### DOCUMENT EXCERPT
:::::

2.2. Loading PyTorch and GPyTorch for GPR Learning#

Now we will install GPyTorch.

%pip install gpytorch --quiet

import torch
import gpytorch

Note: you may need to restart the kernel to use updated packages.

2.3. Defining a GPR Model for Energy Prediction#

First, we will learn how to use a GPR model to predict energies only.

Let us define the variables in our function using a vector of input features with \(D\) observables as \(\textbf{x}=[x_1,...,x_D]\). A set of \(n\) configurations can be assembled into a training set \(\textbf{X}=[\textbf{x}_1, ...,\textbf{x}_n]\) with a corresponding set of observations \(\textbf{y}=[y_1,...,y_n]^T\).

For noisy samples, we can assume that an observation \(y\) is seperate from the underlying function \(f(\textbf{x})\) according to \(y(\textbf{x})=f(\textbf{x})+\mathit{ε}\), where the noise, \(\mathit{ε}\), follows a Gaussian distribution \(\mathit{ε}\sim\mathcal{N}(0,σ^2_n)\), where \(\sigma^2_n\) is the noise parameter. The prior distribution of underlying functions follows a Gaussian distribution \(\textbf{f}(\textbf{X})\sim\mathcal{N}(\textbf{0}, \textbf{K}(\textbf{X},\textbf{X}))\), where \(\textbf{0}\) is the mean function and \(\textbf{K}\) is the covariance kernel matrix. The covariance kernel matrix is assembled based on a kernel function, \(k\), that measures the simularities between input vectors:

\(\textbf{K(X,X)}= \begin{bmatrix} k(\textbf{x}_1,\textbf{x}_1) & \ldots & k(\textbf{x}_1,\textbf{x}_n)\\ \vdots & \ddots & \vdots\\ k(\textbf{x}_n,\textbf{x}_1) & \ldots & k(\textbf{x}_n,\textbf{x}_n)\\ \end{bmatrix}\)

Here we used the radial basis function:

\({k}(\textbf{x}_a,\textbf{x}_b)=\sigma^2_f\mathrm{exp}(-\frac{||\textbf{x}_a-\textbf{x}_b||^2}{2l^2})\)

where \(\sigma^2_f\) is the vertical variation parameter, and \(l\) is the length parameter.

# Setup GPR Model: Taken directly From gpytorch tutorial with minor changes
class ExactGPModel(gpytorch.models.ExactGP):
    def __init__(self, train_x, train_y, likelihood):
        super().__init__(train_x, train_y, likelihood)
        self.mean_module = gpytorch.means.ZeroMean()
        self.covar_module = gpytorch.kernels.ScaleKernel(gpytorch.kernels.RBFKernel())

    def forward(self, x):
        mean_x = self.mean_module(x)

:::::

### EXERCISES
• a. Can you turn the paragraph of the Gaussian process regression tutorial beginning "For noisy samples" into a short bulleted list that keeps its main facts?
• b. Could you carry on the Gaussian process regression tutorial from the point where it stops?
The data that come next have no connection to the Gaussian process regression tutorial.

### DATA ROWS
:::::

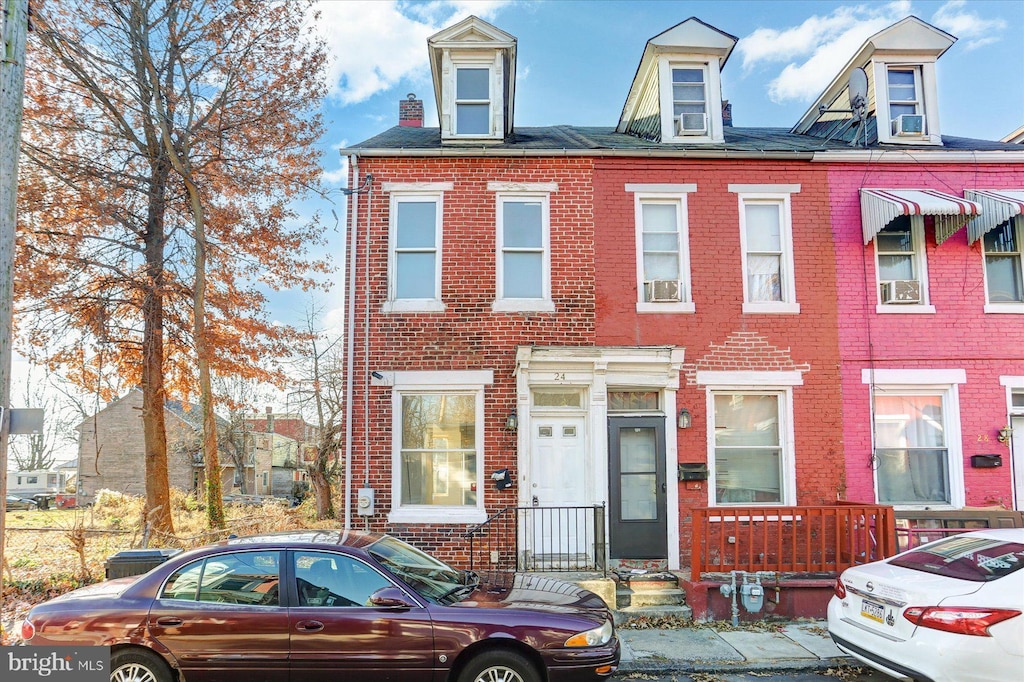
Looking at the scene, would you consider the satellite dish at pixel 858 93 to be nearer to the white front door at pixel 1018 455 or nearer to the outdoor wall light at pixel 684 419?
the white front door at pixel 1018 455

:::::

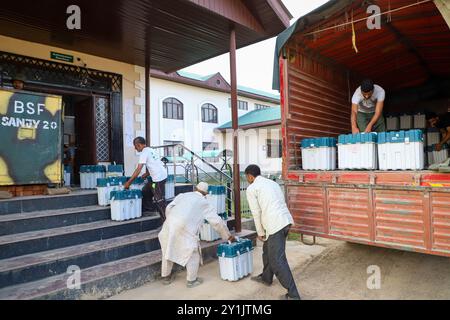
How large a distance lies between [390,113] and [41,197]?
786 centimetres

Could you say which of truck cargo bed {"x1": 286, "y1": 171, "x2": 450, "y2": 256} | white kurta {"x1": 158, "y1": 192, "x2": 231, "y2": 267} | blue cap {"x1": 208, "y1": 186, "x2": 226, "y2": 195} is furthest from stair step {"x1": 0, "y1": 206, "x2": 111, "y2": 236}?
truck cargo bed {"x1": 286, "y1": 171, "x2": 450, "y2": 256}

:::::

### TASK RESPONSES
• a.
- An observation y is related to the underlying function f(x) by y(x) = f(x) + ε.
- The noise ε follows a Gaussian distribution N(0, σ²_n), where σ²_n is the noise parameter.
- The prior distribution of underlying functions is Gaussian: f(X) ~ N(0, K(X, X)), where 0 is the mean function and K is the covariance kernel matrix.
- The covariance kernel matrix is built from a kernel function k that measures the similarities between input vectors.

• b.
        covar_x = self.covar_module(x)
        return gpytorch.distributions.MultivariateNormal(mean_x, covar_x)


# turn NumPy arrays into PyTorch tensors
X_gpr = torch.from_numpy(np.column_stack((X_train, Y_train)))
Z_gpr = torch.from_numpy(Z_train)
#Z_gpr is an array of output values (observations) from the Mueller-Brown potential energy function

# Initialize Likelihood and Model
likelihood = gpytorch.likelihoods.GaussianLikelihood()
model = ExactGPModel(X_gpr, Z_gpr, likelihood)

2.3.1. GPR Hyperparameters#

With the noise hyperparameter \(\sigma^2_n\), vertical variation parameter \(\sigma^2_f\), and the length scale parameter \(l\), we can define

\(\tilde{\textbf{K}}=\textbf{K}(\textbf{X},\textbf{X})+σ^2_n\textbf{I}\)

with \(\textbf{I}\) being the identity matrix. The set of hyperparameters \(\Theta = \{σ^2_f, l, \sigma^2_n\}\) are optimized by maximizing the marginal likelihood log function:

\(\mathrm{log}\:p(\textbf{y}|\textbf{X},\textbf{Θ})=-\frac{1}{2}\textbf{y}^\mathrm{T}\tilde{\textbf{K}}^{-1}\textbf{y}-\frac{1}{2}\mathrm{log}\:|\tilde{\textbf{K}}|-\frac{n}{2}\mathrm{log}\:2\pi\)

We will create a plot to demonstrate that the negative marginal likelihood log (\(-\mathrm{log}\:p\)) function is smooth by holding the noise hyperparameter, \(\sigma^2_n\), constant, and varying the length scale, \(l\), and vertical variation parameter, \(σ^2_f\).

noise_value = 1.0
# Create a list of values ranging from (0.1,0.1) to (4.9,4.9)
scale_and_length = [[i*.1,j*.1] for i in range(1,50) for j in range(1,50)]

x_plt = []
y_plt = []
z_plt = []

for pair in scale_and_length:
    # Initialize 3 hyperparameters
    hypers = {
        'likelihood.noise_covar.noise': torch.tensor(noise_value),
        'covar_module.base_kernel.lengthscale': torch.tensor(pair[0]),
        'covar_module.outputscale': torch.tensor(pair[1]),
    }
    model.initialize(**hypers)
    # Initialize the function for calculating the marginal likelihood log
    mll = gpytorch.mlls.ExactMarginalLogLikelihood(likelihood, model)
    output = model(X_gpr)
    # Call the marginal likelihood log function
    loss = -mll(output, Z_gpr)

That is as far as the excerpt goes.